2025 to now · personal research now building

Hibiki LT ↔ EN: real-time speech translation.

Teaching a simultaneous speech translation model a language pair it has never heard: Lithuanian and English. On a laptop.

What it is

Kyutai's Hibiki translates speech to speech in real time, but only for the language pairs it was trained on. Lithuanian is not one of them. This project adapts Hibiki to LT ↔ EN end to end: dataset construction, synthetic speech generation, a custom fine-tuning fork, and fully on-device inference.

Everything runs locally on Apple Silicon through MLX. No cloud, no API, no audio leaving the machine.
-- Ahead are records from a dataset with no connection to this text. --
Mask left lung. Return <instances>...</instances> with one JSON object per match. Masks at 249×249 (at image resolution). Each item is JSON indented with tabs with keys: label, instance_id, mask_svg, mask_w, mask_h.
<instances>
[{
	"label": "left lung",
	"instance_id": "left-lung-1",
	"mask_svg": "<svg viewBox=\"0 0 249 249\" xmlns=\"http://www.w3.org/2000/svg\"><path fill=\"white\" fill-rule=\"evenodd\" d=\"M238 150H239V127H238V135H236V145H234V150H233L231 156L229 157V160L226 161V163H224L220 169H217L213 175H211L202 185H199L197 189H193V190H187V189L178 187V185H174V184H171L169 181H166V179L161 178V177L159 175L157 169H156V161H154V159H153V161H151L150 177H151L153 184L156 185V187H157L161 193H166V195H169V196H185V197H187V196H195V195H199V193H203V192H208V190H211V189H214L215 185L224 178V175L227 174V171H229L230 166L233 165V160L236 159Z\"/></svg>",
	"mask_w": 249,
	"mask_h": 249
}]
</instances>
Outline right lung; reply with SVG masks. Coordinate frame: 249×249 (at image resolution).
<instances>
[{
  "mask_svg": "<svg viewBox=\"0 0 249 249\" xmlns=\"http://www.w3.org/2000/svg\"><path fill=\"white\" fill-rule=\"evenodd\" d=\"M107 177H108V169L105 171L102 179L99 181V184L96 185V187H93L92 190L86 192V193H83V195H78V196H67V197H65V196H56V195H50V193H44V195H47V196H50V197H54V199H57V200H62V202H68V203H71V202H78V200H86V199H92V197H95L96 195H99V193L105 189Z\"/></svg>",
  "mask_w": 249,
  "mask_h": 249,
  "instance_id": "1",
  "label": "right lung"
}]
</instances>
Current throughput is around 12.5 tokens per second on an M4, real-time factor 1.41x in batch mode.

The work

Curated 44,000 TTS-quality Lithuanian-English sentence pairs from the OPUS-100 corpus (1M raw pairs)
Built a synthetic stereo speech pipeline: source language on one channel, aligned translation on the other
Forked and adapted moshi-finetune to support Hibiki's 17-stream token layout (text, target audio, source audio)
Verified the Mimi neural audio codec holds up against Lithuanian phonemes
Serving via a FastAPI web app and a real-time CLI translator

Concepts

Speech-to-speech Fine-tuning MLX Mimi codec Apple Silicon FastAPI Data curation

What it taught me

Adapting a frontier model to a low-resource language is 10% modelling and 90% building the dataset the model wishes existed.